#### Yang Harus Dikerjakan:
1 > Pada tahun berapa pemerintah menargetkan tercapainya Net Zero Emission menurut artikel tentang smelter nikel Ceria Group?
2 > Tuliskan kembali bagian artikel tentang smelter nikel Ceria Group yang dimulai dari "Arifin mengapresiasi dan" dan berakhir pada "4 Juli 2024.". Ganti "energi bersih" dengan "energi ramah lingkungan".
3 > Lanjutkan artikel tentang smelter nikel Ceria Group dari kalimat terakhir yang ditampilkan.

#### Teks Hasil Ekstraksi:
━━━━━━━━━━━━━━━━━━━━

Menteri ESDM Arifin Tasrif bersama Dirut Bank Mandiri Darmawan Junaidi dan Direktur Retail dan Niaga PLN Edi Srimulyanti saat kunker ke lokasi PSN smelter nikel CNI. Foto: dok CNI.
Menteri ESDM Arifin Tasrif bersama Dirut Bank Mandiri Darmawan Junaidi dan Direktur Retail dan Niaga PLN Edi Srimulyanti saat kunker ke lokasi PSN smelter nikel CNI. Foto: dok CNI.

Smelter Nikel Ceria Group Segera Beroperasi, Menteri ESDM: Energi Terbarukan Dipasok PLN

Ade Hapsari Lestarini • 04 Juli 2024 14:45
Kolaka: Menteri Energi dan Sumber Daya Mineral (ESDM) Arifin Tasrif berharap terobosan PT Ceria Nugraha Indotama bisa menginspirasi industri smelter lain di Sulawesi untuk menggunakan listrik yang bersumber dari energi terbarukan.
 
Arifin mengapresiasi dan mendukung langkah Ceria Nugraha Indotama untuk menggunakan energi terbarukan di seluruh rantai industrinya yang bersumber dari PLN. Terobosan ini menjawab kebutuhan langkah dekarbonisasi global dan sejalan dengan upaya pemerintah untuk mencapai Net Zero Emission (NZE) 2060.
 
"Climate change menuntut kita mereduksi semua emisi karbon. PLN sudah menyediakan energi bersih. Selanjutnya untuk pengembangan diharapkan bisa memberikan energi bersih ke pelanggan, termasuk industri. Pemerintah berkewajiban untuk mendukung kebutuhan energi bersih ini," kata Menteri Arifin, dikutip Kamis, 4 Juli 2024.

Menteri Arifin mengatakan, saat ini Pemerintah memang sedang mengembangkan ekosistem untuk kelistrikan yang bersih ke depan.
 
"Ini adalah salah satu modal bangsa kita. Saat ini yang sedang direncanakan adalah bagaimana kita bisa menyuplai listrik dari energi yang memiliki emisi karbon yang lebih rendah, antara lain kita ingin memanfaatkan gas alam yang saat ini kita temukan potensinya sangat menjanjikan,” jelas dia.
 
Menurut Menteri Arifin, selama ini smelter-smelter yang di Sulawesi masih menggunakan sumber energi dari batu bara yang diperkirakan mencapai kurang lebih 20 gigawatt dan menghasilkan emisi karbon cukup besar.
 
"Nah ini tentu saja akan menjadi tantangan ya buat industri smelter yang ada disini. Mengapa? Karena sekarang ini dunia menuntut industri menghasilkan green product dengan menggunakan energi bersih. Negara-negara Eropa, sudah mendorong pemakaian energi bersih dan sudah mulai akan menerapkan Cross Border Carbon Mechanism. Beberapa negara Eropa bahkan sudah ada yang menerapkan pajak karbon yang cukup tinggi, ya di Skandinavia sudah di atas USD100 per ton. Ini harus kita antisipasi," ujar dia.

━━━━━━━━━━━━━━━━━━━━

#### Daftar yang Diberikan:
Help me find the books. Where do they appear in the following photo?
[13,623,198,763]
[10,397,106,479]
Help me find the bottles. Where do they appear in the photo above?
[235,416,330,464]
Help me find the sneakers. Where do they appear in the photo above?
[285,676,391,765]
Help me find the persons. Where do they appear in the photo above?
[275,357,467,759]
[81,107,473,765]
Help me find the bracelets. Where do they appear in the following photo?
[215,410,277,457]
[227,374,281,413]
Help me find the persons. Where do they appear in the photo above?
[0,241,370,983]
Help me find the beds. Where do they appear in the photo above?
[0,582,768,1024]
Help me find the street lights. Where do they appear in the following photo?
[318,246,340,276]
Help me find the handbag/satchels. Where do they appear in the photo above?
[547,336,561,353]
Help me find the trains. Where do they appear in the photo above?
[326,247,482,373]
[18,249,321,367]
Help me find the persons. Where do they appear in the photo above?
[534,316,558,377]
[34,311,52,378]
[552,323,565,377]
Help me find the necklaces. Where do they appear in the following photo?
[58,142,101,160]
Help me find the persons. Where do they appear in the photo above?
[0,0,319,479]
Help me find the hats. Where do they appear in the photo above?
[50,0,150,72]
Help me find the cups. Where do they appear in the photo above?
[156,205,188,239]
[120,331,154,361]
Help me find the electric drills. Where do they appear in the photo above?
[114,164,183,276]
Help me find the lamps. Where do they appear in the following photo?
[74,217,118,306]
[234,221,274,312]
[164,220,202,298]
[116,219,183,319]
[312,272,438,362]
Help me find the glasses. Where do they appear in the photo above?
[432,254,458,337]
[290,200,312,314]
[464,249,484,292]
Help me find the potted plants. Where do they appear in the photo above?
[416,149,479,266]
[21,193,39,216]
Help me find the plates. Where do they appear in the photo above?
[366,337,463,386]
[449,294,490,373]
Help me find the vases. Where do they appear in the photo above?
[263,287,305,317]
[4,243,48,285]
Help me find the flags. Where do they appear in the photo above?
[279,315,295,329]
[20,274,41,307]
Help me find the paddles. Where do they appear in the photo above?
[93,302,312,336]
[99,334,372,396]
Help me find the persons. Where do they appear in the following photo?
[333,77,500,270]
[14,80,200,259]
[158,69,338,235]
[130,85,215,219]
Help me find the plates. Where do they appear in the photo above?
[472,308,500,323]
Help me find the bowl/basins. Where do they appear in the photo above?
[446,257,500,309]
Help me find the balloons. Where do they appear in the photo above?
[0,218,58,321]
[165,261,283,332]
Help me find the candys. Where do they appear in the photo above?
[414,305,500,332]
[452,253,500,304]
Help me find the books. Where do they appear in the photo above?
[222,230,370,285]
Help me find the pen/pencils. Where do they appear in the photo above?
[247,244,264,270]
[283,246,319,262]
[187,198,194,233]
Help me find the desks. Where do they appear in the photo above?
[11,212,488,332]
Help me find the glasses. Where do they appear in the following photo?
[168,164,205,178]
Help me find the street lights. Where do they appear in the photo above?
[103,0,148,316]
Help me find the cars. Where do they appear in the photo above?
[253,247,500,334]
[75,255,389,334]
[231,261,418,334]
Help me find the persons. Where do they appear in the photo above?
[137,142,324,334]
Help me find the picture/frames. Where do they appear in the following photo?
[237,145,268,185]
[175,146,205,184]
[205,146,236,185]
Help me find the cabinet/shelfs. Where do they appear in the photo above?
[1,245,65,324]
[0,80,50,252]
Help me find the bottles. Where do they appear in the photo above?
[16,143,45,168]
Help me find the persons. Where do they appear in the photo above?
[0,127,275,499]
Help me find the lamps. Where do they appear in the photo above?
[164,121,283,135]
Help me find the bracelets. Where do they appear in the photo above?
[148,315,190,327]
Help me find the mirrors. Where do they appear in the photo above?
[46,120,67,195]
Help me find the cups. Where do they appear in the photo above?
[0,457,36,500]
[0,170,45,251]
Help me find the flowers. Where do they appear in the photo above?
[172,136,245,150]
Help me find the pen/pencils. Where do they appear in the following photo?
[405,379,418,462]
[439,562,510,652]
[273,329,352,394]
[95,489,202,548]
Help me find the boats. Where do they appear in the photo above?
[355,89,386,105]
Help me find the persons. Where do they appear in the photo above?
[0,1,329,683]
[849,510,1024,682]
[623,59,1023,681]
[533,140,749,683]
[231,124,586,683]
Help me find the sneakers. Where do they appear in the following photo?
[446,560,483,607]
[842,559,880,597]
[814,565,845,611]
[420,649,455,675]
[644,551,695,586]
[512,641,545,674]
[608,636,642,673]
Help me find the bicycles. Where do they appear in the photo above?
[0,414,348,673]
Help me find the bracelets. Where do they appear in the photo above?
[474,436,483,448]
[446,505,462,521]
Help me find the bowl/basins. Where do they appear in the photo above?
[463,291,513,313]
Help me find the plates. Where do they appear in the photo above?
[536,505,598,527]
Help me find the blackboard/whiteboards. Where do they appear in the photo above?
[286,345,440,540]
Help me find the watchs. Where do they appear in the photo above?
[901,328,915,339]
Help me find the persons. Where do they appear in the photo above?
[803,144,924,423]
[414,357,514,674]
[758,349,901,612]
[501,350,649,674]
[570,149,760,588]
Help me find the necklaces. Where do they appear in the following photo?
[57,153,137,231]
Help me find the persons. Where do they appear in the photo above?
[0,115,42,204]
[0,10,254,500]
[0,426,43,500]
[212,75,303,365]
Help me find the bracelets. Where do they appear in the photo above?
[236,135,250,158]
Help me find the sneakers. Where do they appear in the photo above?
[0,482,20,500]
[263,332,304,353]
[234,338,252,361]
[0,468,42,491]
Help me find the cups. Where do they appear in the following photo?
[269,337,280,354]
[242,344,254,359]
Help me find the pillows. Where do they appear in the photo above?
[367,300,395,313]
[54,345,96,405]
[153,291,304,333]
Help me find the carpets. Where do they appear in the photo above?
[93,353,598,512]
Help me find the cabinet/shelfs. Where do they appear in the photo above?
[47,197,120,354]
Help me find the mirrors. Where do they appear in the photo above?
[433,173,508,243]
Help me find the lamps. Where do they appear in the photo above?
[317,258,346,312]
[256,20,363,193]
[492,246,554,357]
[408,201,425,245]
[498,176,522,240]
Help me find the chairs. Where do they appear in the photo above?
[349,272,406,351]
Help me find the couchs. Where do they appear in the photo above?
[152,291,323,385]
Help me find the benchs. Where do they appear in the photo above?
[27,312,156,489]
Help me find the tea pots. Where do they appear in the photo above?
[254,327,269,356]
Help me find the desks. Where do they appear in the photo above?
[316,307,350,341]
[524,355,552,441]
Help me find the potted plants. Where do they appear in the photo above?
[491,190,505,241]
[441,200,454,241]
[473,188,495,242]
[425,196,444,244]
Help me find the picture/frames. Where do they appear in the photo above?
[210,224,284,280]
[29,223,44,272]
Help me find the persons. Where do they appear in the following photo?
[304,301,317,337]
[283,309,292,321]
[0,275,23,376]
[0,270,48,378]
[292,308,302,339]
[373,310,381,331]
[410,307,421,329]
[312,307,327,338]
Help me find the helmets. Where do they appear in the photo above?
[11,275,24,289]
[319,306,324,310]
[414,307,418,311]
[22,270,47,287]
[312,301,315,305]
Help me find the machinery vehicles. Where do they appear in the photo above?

━━━━━━━━━━━━━━━━━━━━

#### Kumpulan Jawaban:
1 > Tahun 2060.

2 >
Arifin mengapresiasi dan mendukung langkah Ceria Nugraha Indotama untuk menggunakan energi terbarukan di seluruh rantai industrinya yang bersumber dari PLN. Terobosan ini menjawab kebutuhan langkah dekarbonisasi global dan sejalan dengan upaya pemerintah untuk mencapai Net Zero Emission (NZE) 2060.
 
"Climate change menuntut kita mereduksi semua emisi karbon. PLN sudah menyediakan energi ramah lingkungan. Selanjutnya untuk pengembangan diharapkan bisa memberikan energi ramah lingkungan ke pelanggan, termasuk industri. Pemerintah berkewajiban untuk mendukung kebutuhan energi ramah lingkungan ini," kata Menteri Arifin, dikutip Kamis, 4 Juli 2024.

3 >
Arifin mengatakan, Ceria Nugraha Indotama menjadi satu-satunya yang bisa masuk standar The new Inflation Reduction Act (IRA). Aturan-aturan IRA akan mempermudah produk industri itu terserap ke pasar Amerika Serikat (AS).
 
 
Baca juga: Menteri ESDM Sambangi PSN Smelter Merah Putih CNI di Kolaka
 

Sumber pasokan listrik


Adapun sumber pasokan listrik di industri Ceria Group antara lain memiliki Perjanjian Jual Beli Tenaga Listrik (PJBTL) dengan PT PLN (Persero) sebesar 414 MVA (352 MW) listrik dari sumber tenaga ramah lingkungan seperti diatur dalam Pembelian Sertifikat Energi Terbarukan (REC). Penggunaan sertifikat REC oleh Ceria akan meningkat secara bertahap mulai dari sekitar 80 ribu unit pada 2024 menjadi 2,2 juta unit pada 2030. Setiap satu unit sertifikat REC mewakili satu megawatt-jam (MWh) konsumsi energi listrik.
 
Untuk menjaga keandalan dan stabilitas listrik industri Ceria Group, PLN juga membangun Pembangkit Listrik Mobile Barge Mounted berkapasitas 2 x 60 MW (BMPP) dilengkapi dengan Terminal LNG dan fasilitas Regasifikasi di lokasi Ceria.
 
Selain itu, PLN melalui anak perusahaannya PLN Batam, akan segera membangun Pembangkit Listrik Terintegrasi di kawasan Ceria, khususnya Pembangkit Listrik Tenaga Gas (PLTMG) berkapasitas 200 MW. Rencana masa depan akan ditambahkan Pembangkit Listrik Tenaga Siklus Gabungan (PLTGU) berkapasitas 200 MW.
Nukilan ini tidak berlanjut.